What to do when you’ve collected a few items—actual hardware plus simple tricks and observations—none of which would fill an entire review? I’ve chosen the Odds & Ends solution to cover three unconnected items in one sitting. I trust the associated manufacturers will, if so inclined, link to this article from their respective websites or excerpt the relevant portions to make up for my chosen format’s difficulty of cleanly fitting any given bill. – Frederic Beudot

Absolute Fidelity is Genesis Advanced Technology's brand of cables
. The story goes that Gary Koh, owner and soul of Genesis, wasn’t completely happy with how the vast majority of cables interfaced with his speakers. Therefore he did what Mr. Koh does when faced with a less than ideal solution - he designed his own. The heart of the issue is the very high bass impedance exhibited by all Genesis speakers with active bass systems. Think the G7.1f I reviewed a year ago or the excellent yet under-praised G5.3. They actually require little current in that range while the midrange and treble have more normal, at times quite low-ish impedances with a different set of requirements.
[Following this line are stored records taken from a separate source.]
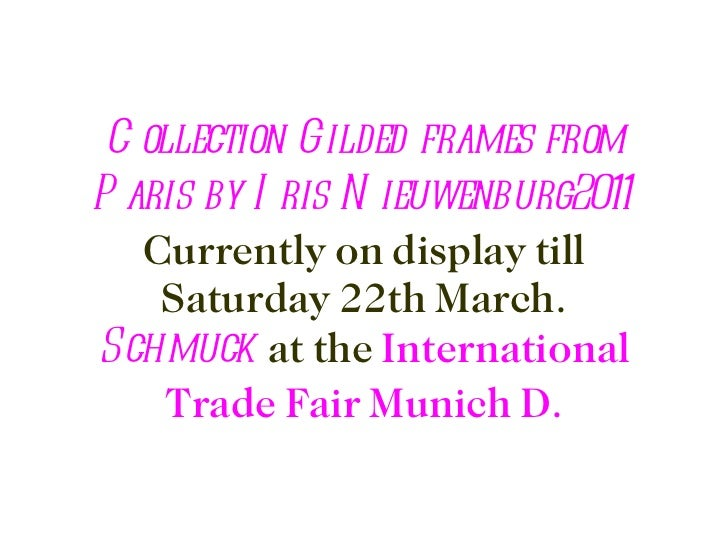 Collection Gilded frames from Paris by Iris Nieuwenburg2011   Currently on display till Saturday 22th March. Schmuck  at t...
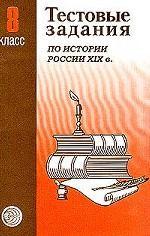 Тестовые задания для проверки знаний учащихся по истории России XIX века. 8 класс, 2 - е издание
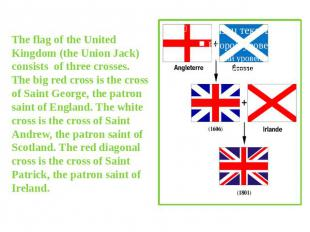 The flag of the United Kingdom (the Union Jack) consists of three crosses. The b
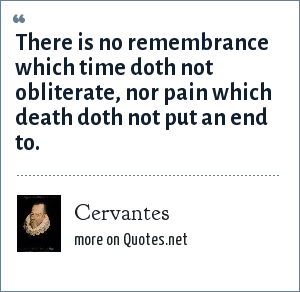 Cervantes: There is no remembrance which time doth not obliterate, nor pain which death doth not put an end to.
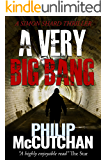 A Very Big Bang (Simon Shard Thriller Book 2)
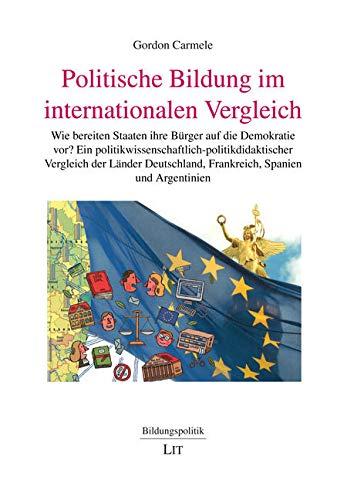 Politische Bildung im internationalen Vergleich: Gordon Carmele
The ailment being identified and understood, the engineer went back to basic electrical and physical characteristics of cable design. He wanted something that worked for his needs. As it happens, he ended up with a cable that seems to sound just fine with more speakers than just his. Their website has one of the simplest yet most comprehensive overviews on the various physical attributes of cables and how they influence music reproduction I've come across yet. I don't think there’s anything new or revolutionary but for the first time I understood why two cables measuring flat from zero to infinity may actually sound different. Rather than try and paraphrase what Mr. Koh so successfully described, I'll let you read his site and forge your own conclusions.
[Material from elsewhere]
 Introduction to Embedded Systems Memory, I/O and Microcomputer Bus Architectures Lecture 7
The solutions Genesis adopted for their cables are all tried and true – high-purity silver-coated copper, Teflon insulation, cold-forged connectors to avoid the ‘diode rectification’ effect from solder and a double shield of conductive mesh on the outside to protect against static charges.

The only surprising element—although not completely so for anybody who has heard of the ASI LiveLine cables—are the copper connectors on one end and silver at the other. With the interconnects, Genesis recommends the copper on the source and the silver connector on the load. With the speaker cables, one end terminates in silver bananas, the other end in gold-plated spades. Although Genesis indicates that both directions sound slightly different, they do not seem to indicate one being superior.

Because the Cardas connectors on my Zu Essence speakers are unfriendly to bananas, I tested this cable with bananas on the amplifier and spades on the speaker end. I also tried it both ways between the McIntosh MA2275 integrated and FJ OM speakers in my office and heard no difference. But then that's not the most revealing setup I own either. To be complete, I should mention that a high-current version of the cable exists for speakers with more demanding current needs than Genesis' or mine. I did not test it and really do not own any speaker that would need them.